▸ GOAL
Leave out the pictures and transcribe everything else exactly.
..............................
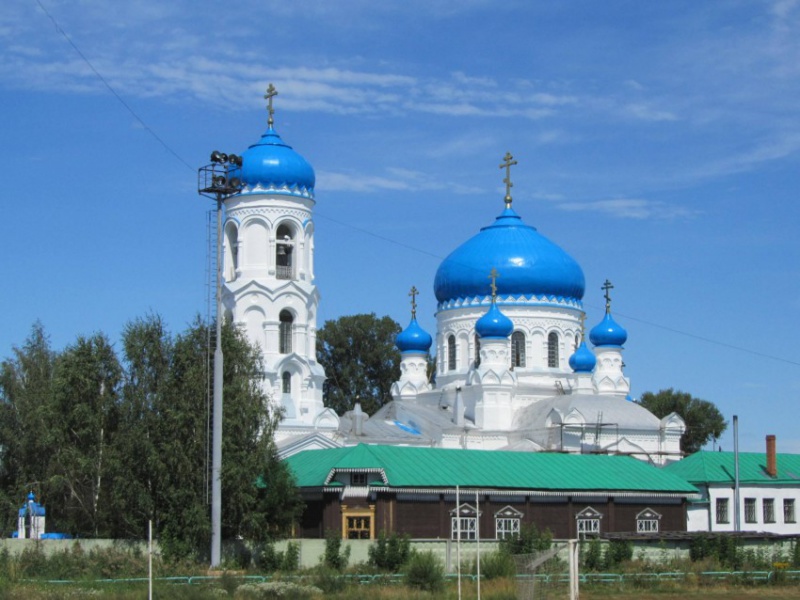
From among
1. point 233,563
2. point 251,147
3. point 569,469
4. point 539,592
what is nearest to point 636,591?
point 539,592

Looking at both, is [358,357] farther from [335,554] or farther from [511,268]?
[335,554]

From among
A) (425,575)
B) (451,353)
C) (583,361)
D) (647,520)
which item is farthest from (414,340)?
(425,575)

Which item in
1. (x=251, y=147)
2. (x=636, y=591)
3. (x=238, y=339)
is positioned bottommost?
(x=636, y=591)

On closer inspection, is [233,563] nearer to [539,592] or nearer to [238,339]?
[238,339]

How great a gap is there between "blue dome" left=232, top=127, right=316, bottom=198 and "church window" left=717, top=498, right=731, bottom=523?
55.4 ft

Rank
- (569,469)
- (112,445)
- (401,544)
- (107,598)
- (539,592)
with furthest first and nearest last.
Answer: (569,469)
(112,445)
(401,544)
(539,592)
(107,598)

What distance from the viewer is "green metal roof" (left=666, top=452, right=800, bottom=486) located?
1784 inches

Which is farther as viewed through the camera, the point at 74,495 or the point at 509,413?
the point at 509,413

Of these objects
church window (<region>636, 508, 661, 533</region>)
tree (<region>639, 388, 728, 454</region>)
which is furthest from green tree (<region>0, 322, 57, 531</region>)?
tree (<region>639, 388, 728, 454</region>)

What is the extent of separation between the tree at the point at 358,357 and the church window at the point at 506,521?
116ft

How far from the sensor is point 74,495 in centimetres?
3372

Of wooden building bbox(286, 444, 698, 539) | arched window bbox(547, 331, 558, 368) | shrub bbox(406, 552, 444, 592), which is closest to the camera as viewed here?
shrub bbox(406, 552, 444, 592)

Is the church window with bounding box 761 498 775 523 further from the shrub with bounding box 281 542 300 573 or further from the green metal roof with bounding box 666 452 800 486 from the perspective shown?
the shrub with bounding box 281 542 300 573

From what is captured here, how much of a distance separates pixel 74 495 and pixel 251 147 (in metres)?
15.9
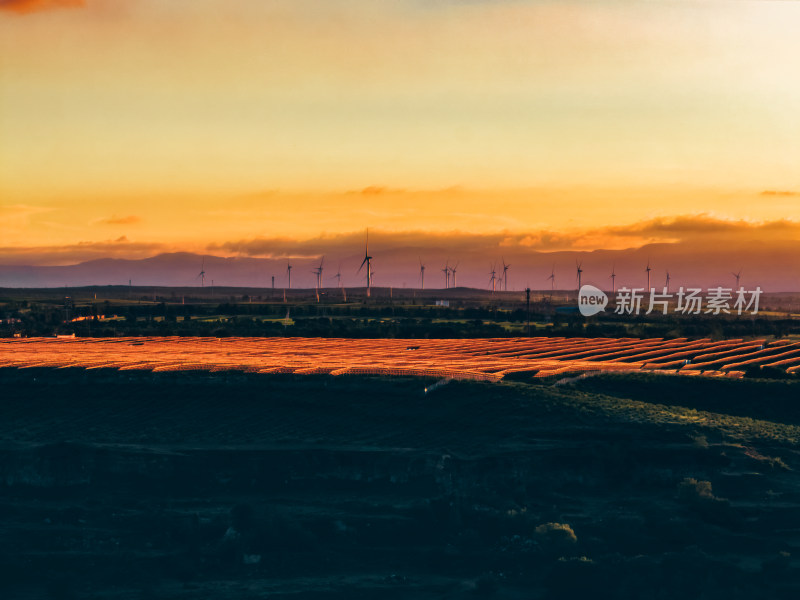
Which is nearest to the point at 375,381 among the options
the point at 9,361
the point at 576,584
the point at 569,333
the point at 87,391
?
the point at 87,391

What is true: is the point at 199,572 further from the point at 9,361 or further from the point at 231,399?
the point at 9,361

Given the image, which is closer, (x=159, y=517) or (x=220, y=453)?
(x=159, y=517)

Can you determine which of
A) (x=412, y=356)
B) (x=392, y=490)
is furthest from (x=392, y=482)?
(x=412, y=356)

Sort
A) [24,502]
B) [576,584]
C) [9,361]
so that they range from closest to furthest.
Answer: [576,584] < [24,502] < [9,361]

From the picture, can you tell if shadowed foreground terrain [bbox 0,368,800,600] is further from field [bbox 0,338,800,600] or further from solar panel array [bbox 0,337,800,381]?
solar panel array [bbox 0,337,800,381]

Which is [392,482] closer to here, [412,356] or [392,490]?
[392,490]
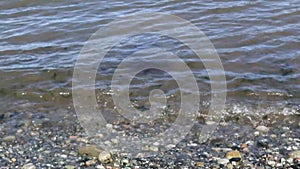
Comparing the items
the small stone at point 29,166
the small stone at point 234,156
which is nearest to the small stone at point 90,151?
the small stone at point 29,166

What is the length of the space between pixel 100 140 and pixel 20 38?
5658mm

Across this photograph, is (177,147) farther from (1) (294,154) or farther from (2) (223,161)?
(1) (294,154)

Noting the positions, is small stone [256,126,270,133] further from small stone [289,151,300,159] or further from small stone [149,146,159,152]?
small stone [149,146,159,152]

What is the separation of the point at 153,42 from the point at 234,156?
5371 millimetres

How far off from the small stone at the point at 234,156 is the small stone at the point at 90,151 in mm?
2233

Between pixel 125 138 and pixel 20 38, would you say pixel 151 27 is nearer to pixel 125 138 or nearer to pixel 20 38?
pixel 20 38

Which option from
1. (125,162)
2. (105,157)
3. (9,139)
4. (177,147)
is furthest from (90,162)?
(9,139)

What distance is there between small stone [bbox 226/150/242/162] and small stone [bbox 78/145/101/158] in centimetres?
223

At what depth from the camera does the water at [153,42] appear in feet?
35.5

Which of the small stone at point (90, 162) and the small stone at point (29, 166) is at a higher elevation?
the small stone at point (29, 166)

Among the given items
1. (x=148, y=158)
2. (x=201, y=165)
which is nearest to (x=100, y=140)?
(x=148, y=158)

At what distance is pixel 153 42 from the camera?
12938 millimetres

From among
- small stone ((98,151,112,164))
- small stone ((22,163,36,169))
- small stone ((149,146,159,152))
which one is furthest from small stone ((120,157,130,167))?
small stone ((22,163,36,169))

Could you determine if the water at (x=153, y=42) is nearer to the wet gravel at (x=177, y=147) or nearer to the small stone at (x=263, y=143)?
the wet gravel at (x=177, y=147)
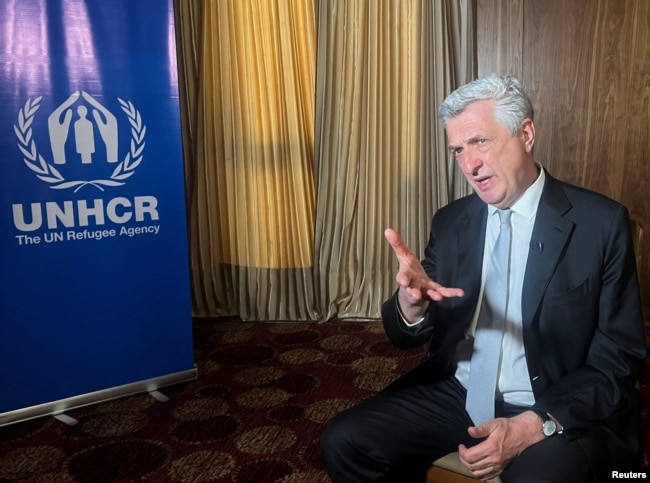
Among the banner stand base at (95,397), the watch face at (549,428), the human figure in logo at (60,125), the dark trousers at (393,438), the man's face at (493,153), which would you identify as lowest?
the banner stand base at (95,397)

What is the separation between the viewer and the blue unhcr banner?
7.07 feet

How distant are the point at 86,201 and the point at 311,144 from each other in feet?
4.92

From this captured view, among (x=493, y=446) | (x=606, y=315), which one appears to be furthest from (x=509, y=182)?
(x=493, y=446)

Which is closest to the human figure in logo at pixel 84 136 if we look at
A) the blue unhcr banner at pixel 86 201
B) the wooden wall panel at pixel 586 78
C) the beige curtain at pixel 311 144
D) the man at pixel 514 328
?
the blue unhcr banner at pixel 86 201

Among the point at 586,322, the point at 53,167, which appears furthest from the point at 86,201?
the point at 586,322

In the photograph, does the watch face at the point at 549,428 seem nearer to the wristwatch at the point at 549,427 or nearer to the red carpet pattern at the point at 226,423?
the wristwatch at the point at 549,427

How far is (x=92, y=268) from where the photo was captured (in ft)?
7.63

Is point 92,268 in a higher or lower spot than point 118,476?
higher

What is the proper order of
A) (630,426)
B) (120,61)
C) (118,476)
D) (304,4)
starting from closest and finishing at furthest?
(630,426)
(118,476)
(120,61)
(304,4)

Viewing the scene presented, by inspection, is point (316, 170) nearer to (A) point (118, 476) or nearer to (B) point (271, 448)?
(B) point (271, 448)

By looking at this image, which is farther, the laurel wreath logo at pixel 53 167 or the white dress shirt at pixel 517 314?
the laurel wreath logo at pixel 53 167

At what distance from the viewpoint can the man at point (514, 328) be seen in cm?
127

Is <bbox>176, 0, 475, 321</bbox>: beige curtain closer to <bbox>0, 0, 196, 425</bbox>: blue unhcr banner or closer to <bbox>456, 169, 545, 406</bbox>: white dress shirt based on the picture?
<bbox>0, 0, 196, 425</bbox>: blue unhcr banner

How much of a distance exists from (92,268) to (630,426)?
6.14 feet
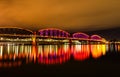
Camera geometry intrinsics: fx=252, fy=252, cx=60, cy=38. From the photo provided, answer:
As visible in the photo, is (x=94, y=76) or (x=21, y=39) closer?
(x=94, y=76)

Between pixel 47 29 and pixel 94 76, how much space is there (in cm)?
8609

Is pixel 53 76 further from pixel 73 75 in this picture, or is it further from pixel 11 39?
pixel 11 39

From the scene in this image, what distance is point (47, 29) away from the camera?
104000 millimetres

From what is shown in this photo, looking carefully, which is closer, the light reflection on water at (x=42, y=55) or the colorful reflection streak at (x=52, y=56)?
the light reflection on water at (x=42, y=55)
..............................
▸ WORKED SOLUTION
From among
1. point 233,563
2. point 251,147
3. point 569,469
4. point 539,592
what is nearest to point 636,591?
point 539,592

Looking at both, is [358,357] farther from [335,554] or farther from [511,268]?
[335,554]

From among
A) (425,575)
B) (451,353)
C) (583,361)
D) (647,520)
which item is farthest from (414,340)?
(425,575)

Which item in
1. (x=251, y=147)
2. (x=636, y=591)
3. (x=238, y=339)
is positioned bottommost?
(x=636, y=591)

On closer inspection, is [233,563] nearer to [539,592] or nearer to [238,339]?
[238,339]

How great a gap is there between "blue dome" left=232, top=127, right=316, bottom=198 and "church window" left=717, top=498, right=731, bottom=523?
55.4 ft

Rank
- (569,469)
- (112,445)
- (401,544)
- (107,598)
- (539,592)
with furthest first and nearest last.
Answer: (569,469)
(112,445)
(401,544)
(539,592)
(107,598)

What distance from the viewer is "green metal roof" (left=666, top=452, right=800, bottom=486) located?
1784 inches

Which is farther as viewed through the camera, the point at 74,495 or the point at 509,413?
the point at 509,413

Of these objects
church window (<region>636, 508, 661, 533</region>)
tree (<region>639, 388, 728, 454</region>)
which is furthest from green tree (<region>0, 322, 57, 531</region>)?
tree (<region>639, 388, 728, 454</region>)

What is the extent of separation between the tree at the point at 358,357 and the church window at the point at 506,521?
116ft

How far from the sensor is point 74,495 in centimetres?
3372

Of wooden building bbox(286, 444, 698, 539) | arched window bbox(547, 331, 558, 368) | shrub bbox(406, 552, 444, 592), which is closest to the camera as viewed here?
shrub bbox(406, 552, 444, 592)

Is the church window with bounding box 761 498 775 523 further from the shrub with bounding box 281 542 300 573 or further from the green metal roof with bounding box 666 452 800 486 from the perspective shown?
the shrub with bounding box 281 542 300 573

From what is captured here, how much of a distance separates pixel 74 495 and pixel 251 147 (in metres)?
15.9
Which is nearest to the point at 375,381 among the options
the point at 9,361
the point at 576,584
the point at 569,333
the point at 87,391
?
the point at 87,391

What is true: is the point at 199,572 further from the point at 9,361 or further from the point at 231,399?
the point at 9,361

Given the image, which is closer, (x=159, y=517) or (x=220, y=453)?
(x=159, y=517)

Can you determine which of
A) (x=412, y=356)
B) (x=392, y=490)
is furthest from (x=392, y=482)?
(x=412, y=356)

Sort
A) [24,502]
B) [576,584]
C) [9,361]
so that they range from closest to furthest.
Answer: [576,584] < [24,502] < [9,361]

From the picture, can you tell if shadowed foreground terrain [bbox 0,368,800,600] is further from field [bbox 0,338,800,600] or further from solar panel array [bbox 0,337,800,381]?
solar panel array [bbox 0,337,800,381]

Which is [392,482] closer to here, [412,356] or [392,490]?
[392,490]
Comparing the items
the small stone at point 29,166
the small stone at point 234,156
which is nearest to the small stone at point 90,151?
the small stone at point 29,166

What is the length of the space between pixel 100 140 and pixel 20 38?
5658mm

Across this photograph, is (177,147) farther from (1) (294,154) or farther from (2) (223,161)?
(1) (294,154)

Noting the positions, is small stone [256,126,270,133] further from small stone [289,151,300,159] or further from small stone [149,146,159,152]?
small stone [149,146,159,152]

What is the separation of the point at 153,42 from the point at 234,156?
5371 millimetres

How far off from the small stone at the point at 234,156 is the small stone at the point at 90,151 in mm?
2233

Between pixel 125 138 and pixel 20 38, would you say pixel 151 27 is nearer to pixel 125 138 or nearer to pixel 20 38?
pixel 20 38

Which option from
1. (125,162)
2. (105,157)
3. (9,139)
4. (177,147)
is furthest from (90,162)?
(9,139)

What distance is there between small stone [bbox 226/150/242/162] and small stone [bbox 78/145/101/158] in centimetres?
223

At what depth from the camera does the water at [153,42] appear in feet?
35.5

Which of the small stone at point (90, 162) and the small stone at point (29, 166) is at a higher elevation?
the small stone at point (29, 166)

Among the given items
1. (x=148, y=158)
2. (x=201, y=165)
which is nearest to (x=100, y=140)?
(x=148, y=158)

At what distance is pixel 153 42 from the camera?
12938 millimetres

From among
- small stone ((98,151,112,164))
- small stone ((22,163,36,169))
- small stone ((149,146,159,152))
which one is furthest from small stone ((120,157,130,167))?
small stone ((22,163,36,169))

Could you determine if the water at (x=153, y=42) is nearer to the wet gravel at (x=177, y=147) or nearer to the small stone at (x=263, y=143)?
the wet gravel at (x=177, y=147)
Among the banner stand base at (95,397), the watch face at (549,428), the human figure in logo at (60,125), the dark trousers at (393,438), the man's face at (493,153), which would you identify as lowest?
the banner stand base at (95,397)

What is the separation between the viewer and the blue unhcr banner?
7.07 feet

How distant are the point at 86,201 and the point at 311,144 from each other in feet?
4.92

From this captured view, among (x=493, y=446) | (x=606, y=315), which one appears to be furthest from (x=509, y=182)?
(x=493, y=446)

Which is closest to the human figure in logo at pixel 84 136 if we look at
A) the blue unhcr banner at pixel 86 201
B) the wooden wall panel at pixel 586 78
C) the beige curtain at pixel 311 144
D) the man at pixel 514 328
?
the blue unhcr banner at pixel 86 201

Among the point at 586,322, the point at 53,167, which appears furthest from the point at 86,201?
the point at 586,322

In the photograph, does the watch face at the point at 549,428 seem nearer to the wristwatch at the point at 549,427 or nearer to the red carpet pattern at the point at 226,423?
the wristwatch at the point at 549,427

How far is (x=92, y=268) from where the photo was captured (in ft)?
7.63

Is point 92,268 in a higher or lower spot than point 118,476?
higher

What is the proper order of
A) (630,426)
B) (120,61)
C) (118,476)
D) (304,4)
starting from closest and finishing at furthest?
(630,426)
(118,476)
(120,61)
(304,4)

Viewing the scene presented, by inspection, is point (316, 170) nearer to (A) point (118, 476) or nearer to (B) point (271, 448)?
(B) point (271, 448)

By looking at this image, which is farther, the laurel wreath logo at pixel 53 167 or the white dress shirt at pixel 517 314?
the laurel wreath logo at pixel 53 167

At what distance from the viewpoint can the man at point (514, 328) be seen in cm?
127

Is <bbox>176, 0, 475, 321</bbox>: beige curtain closer to <bbox>0, 0, 196, 425</bbox>: blue unhcr banner or closer to <bbox>456, 169, 545, 406</bbox>: white dress shirt based on the picture?
<bbox>0, 0, 196, 425</bbox>: blue unhcr banner

How much of a distance exists from (92,268) to (630,426)?
6.14 feet
Camera geometry intrinsics: fx=252, fy=252, cx=60, cy=38. From the photo provided, answer:
As visible in the photo, is (x=94, y=76) or (x=21, y=39) closer?
(x=94, y=76)

Between pixel 47 29 and pixel 94 76, how much space is there (in cm)?
8609

Is pixel 53 76 further from pixel 73 75 in this picture, or is it further from pixel 11 39?
pixel 11 39

From the scene in this image, what distance is point (47, 29) away from the camera?
104000 millimetres

From what is shown in this photo, looking carefully, which is closer, the light reflection on water at (x=42, y=55) or the colorful reflection streak at (x=52, y=56)?
the light reflection on water at (x=42, y=55)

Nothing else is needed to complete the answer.